Esto parece desconcertarlo.
—¿Qué es «lo posible»? —dice el hombre.
Salimos de debajo de los árboles a la plena luz del sol y el sonido de las olas, y caminamos por la arena suave y seca hasta la franja más dura y húmeda. El agua se desliza sobre la arena y se retira con un suave siseo, como la respiración de una serpiente grande. Basura brillante salpicaba la orilla: trozos de plástico, latas vacías, cristales rotos.
—Pensaba que iban a saltarme encima —digo.
—Te han olido —dice Toby—. Huelen el estrógeno. Pensaban que estabas en celo. Sólo copulan cuando se ponen azules, son como los babuinos.
—¿Cómo sabes todo eso? —digo.
Croze me había hablado de los penes azules, pero no del estrógeno.
—Por Pico de Marfil —dice Toby—. Los locoadanes les ayudaron a diseñar esa característica. Se suponía que haría la vida más sencilla. Para facilitar la selección de pareja y eliminar el dolor romántico. Ahora tendríamos que estar en silencio.
Dolor romántico, pensé. Me pregunto qué sabe de eso Toby.
Veo una antigua línea de marea alta: la recuerdo de los viajes de los Jardineros a la playa de Heritage Park. Era tierra seca antes de que el nivel del mar subiera tanto, y de todos los huracanes: aprendimos eso en la escuela. Las gaviotas están volando y anidan en los tejados planos.

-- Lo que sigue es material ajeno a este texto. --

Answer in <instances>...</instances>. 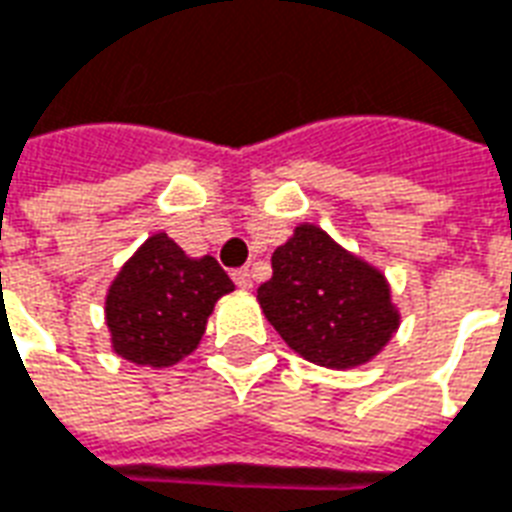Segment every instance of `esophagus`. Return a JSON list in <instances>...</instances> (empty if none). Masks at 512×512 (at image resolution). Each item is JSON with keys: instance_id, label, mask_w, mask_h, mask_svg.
<instances>
[{"instance_id": "34e87169", "label": "esophagus", "mask_w": 512, "mask_h": 512, "mask_svg": "<svg viewBox=\"0 0 512 512\" xmlns=\"http://www.w3.org/2000/svg\"><path fill=\"white\" fill-rule=\"evenodd\" d=\"M232 280L240 288H251L253 286V275H251V270H248V267H242V270H234Z\"/></svg>"}]
</instances>
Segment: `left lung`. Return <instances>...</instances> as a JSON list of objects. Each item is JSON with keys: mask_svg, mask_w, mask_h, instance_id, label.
Instances as JSON below:
<instances>
[{"mask_svg": "<svg viewBox=\"0 0 512 512\" xmlns=\"http://www.w3.org/2000/svg\"><path fill=\"white\" fill-rule=\"evenodd\" d=\"M256 299L291 351L329 370L367 364L399 329L386 275L313 224L275 248Z\"/></svg>", "mask_w": 512, "mask_h": 512, "instance_id": "left-lung-1", "label": "left lung"}]
</instances>
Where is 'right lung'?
I'll use <instances>...</instances> for the list:
<instances>
[{"mask_svg": "<svg viewBox=\"0 0 512 512\" xmlns=\"http://www.w3.org/2000/svg\"><path fill=\"white\" fill-rule=\"evenodd\" d=\"M234 291L213 256L191 259L159 232L142 242L110 283L105 318L113 351L140 367H172L205 334L218 299Z\"/></svg>", "mask_w": 512, "mask_h": 512, "instance_id": "add662e5", "label": "right lung"}]
</instances>
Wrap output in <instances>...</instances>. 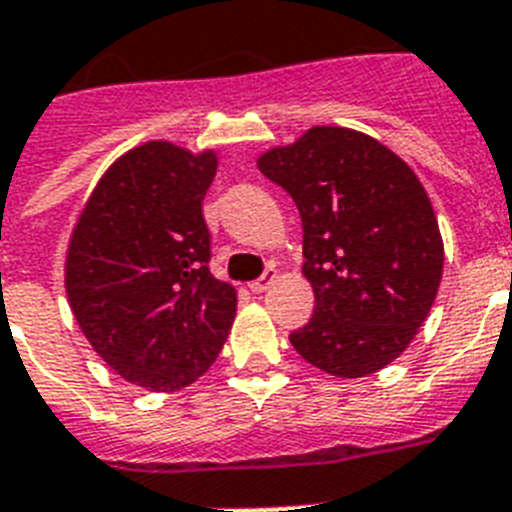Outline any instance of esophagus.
Instances as JSON below:
<instances>
[{
	"mask_svg": "<svg viewBox=\"0 0 512 512\" xmlns=\"http://www.w3.org/2000/svg\"><path fill=\"white\" fill-rule=\"evenodd\" d=\"M273 278H276V268H268L263 276L255 278V281H249V291H252V294H263L270 283H273Z\"/></svg>",
	"mask_w": 512,
	"mask_h": 512,
	"instance_id": "esophagus-1",
	"label": "esophagus"
}]
</instances>
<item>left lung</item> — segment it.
<instances>
[{"instance_id": "left-lung-1", "label": "left lung", "mask_w": 512, "mask_h": 512, "mask_svg": "<svg viewBox=\"0 0 512 512\" xmlns=\"http://www.w3.org/2000/svg\"><path fill=\"white\" fill-rule=\"evenodd\" d=\"M302 216L315 315L289 336L309 364L372 375L422 328L442 278L437 218L414 171L372 137L312 127L257 161Z\"/></svg>"}]
</instances>
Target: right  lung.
Segmentation results:
<instances>
[{"mask_svg":"<svg viewBox=\"0 0 512 512\" xmlns=\"http://www.w3.org/2000/svg\"><path fill=\"white\" fill-rule=\"evenodd\" d=\"M213 176V153L140 145L103 174L72 234V312L103 362L143 388H187L234 322L236 291L210 273Z\"/></svg>","mask_w":512,"mask_h":512,"instance_id":"add662e5","label":"right lung"}]
</instances>
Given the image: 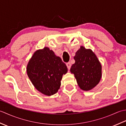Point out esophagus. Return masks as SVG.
<instances>
[{
    "mask_svg": "<svg viewBox=\"0 0 126 126\" xmlns=\"http://www.w3.org/2000/svg\"><path fill=\"white\" fill-rule=\"evenodd\" d=\"M66 66H67L68 69L69 70V69H70L71 68V63L70 62H68L66 64Z\"/></svg>",
    "mask_w": 126,
    "mask_h": 126,
    "instance_id": "obj_1",
    "label": "esophagus"
}]
</instances>
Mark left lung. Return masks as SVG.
<instances>
[{"label": "left lung", "instance_id": "8db88e82", "mask_svg": "<svg viewBox=\"0 0 126 126\" xmlns=\"http://www.w3.org/2000/svg\"><path fill=\"white\" fill-rule=\"evenodd\" d=\"M74 58L75 63L70 71L74 74L79 86L84 91L92 89L102 76V66L97 57L92 50L81 47Z\"/></svg>", "mask_w": 126, "mask_h": 126}]
</instances>
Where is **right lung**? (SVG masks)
Wrapping results in <instances>:
<instances>
[{"label": "right lung", "mask_w": 126, "mask_h": 126, "mask_svg": "<svg viewBox=\"0 0 126 126\" xmlns=\"http://www.w3.org/2000/svg\"><path fill=\"white\" fill-rule=\"evenodd\" d=\"M27 74L39 92L50 96L60 89L63 74L68 71L65 64L49 48L37 50L27 65Z\"/></svg>", "instance_id": "1"}]
</instances>
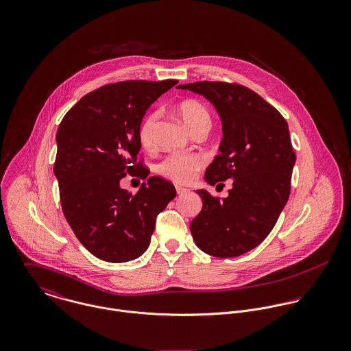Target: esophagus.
I'll use <instances>...</instances> for the list:
<instances>
[{
  "instance_id": "esophagus-1",
  "label": "esophagus",
  "mask_w": 351,
  "mask_h": 351,
  "mask_svg": "<svg viewBox=\"0 0 351 351\" xmlns=\"http://www.w3.org/2000/svg\"><path fill=\"white\" fill-rule=\"evenodd\" d=\"M176 191H177V193H178V195H185V193H188V192H189V189H188V188H184V186H180V185H177V186H176Z\"/></svg>"
}]
</instances>
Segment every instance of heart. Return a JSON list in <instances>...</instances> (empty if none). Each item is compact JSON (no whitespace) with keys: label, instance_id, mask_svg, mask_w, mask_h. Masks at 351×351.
<instances>
[{"label":"heart","instance_id":"1","mask_svg":"<svg viewBox=\"0 0 351 351\" xmlns=\"http://www.w3.org/2000/svg\"><path fill=\"white\" fill-rule=\"evenodd\" d=\"M177 113L188 127V130L195 134L204 128L210 127V116L206 108L196 100H185L177 106ZM159 120V113H150L142 123L139 128V139L143 146H151L154 141V134L156 123ZM206 163V155L202 152H188V154H171L166 156L158 166V170L166 178L177 184L191 182L196 174Z\"/></svg>","mask_w":351,"mask_h":351}]
</instances>
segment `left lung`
<instances>
[{"instance_id": "8db88e82", "label": "left lung", "mask_w": 351, "mask_h": 351, "mask_svg": "<svg viewBox=\"0 0 351 351\" xmlns=\"http://www.w3.org/2000/svg\"><path fill=\"white\" fill-rule=\"evenodd\" d=\"M178 88L210 101L221 119L220 154L208 166L205 181L219 186L232 178L226 199L197 191L202 209L191 232L209 255L239 256L269 235L289 199L296 155L288 123L274 106L238 84L200 81Z\"/></svg>"}]
</instances>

Podemos conseguir huevos allí, pienso. Y pescado. Haced un farolillo si estáis desesperados, nos enseñó Zeb. Si hacemos una linterna, los peces nadarán hacia la luz. Hay unos cuantos agujeros de cangrejo en la arena, pequeños. Las ortigas crecen un poco más arriba, en la playa. También podemos comer algas. Todas esas cosas de San Euell.
Estoy soñando otra vez: planificando una comida, cuando en la parte de atrás de mi cerebro sólo hay miedo. Nunca lo conseguiremos. Nunca rescataremos a Amanda. Nos matarán.
Toby ha encontrado unas huellas en la arena húmeda: varias personas con zapatos y botas, y el lugar donde se quitaron los zapatos, quizá para lavarse los pies, y luego volver a ponerse los zapatos y dirigirse hacia los árboles.
Podrían estar entre esos árboles ahora mismo, vigilándonos. Podrían estar observándonos. Podrían estar apuntándonos.
Encima de esas huellas hay otro conjunto. Pies descalzos.
—Alguien que cojea —susurra Toby.
Y pienso que ha de ser Hombre de las Nieves. El loco que vive en un árbol.
Nos sacamos las mochilas y las dejamos donde termina la arena y vuelve a empezar la hierba y los arbustos, bajo los primeros árboles. Toby dice que no necesitamos que el peso nos retrase, y hemos de tener los brazos libres.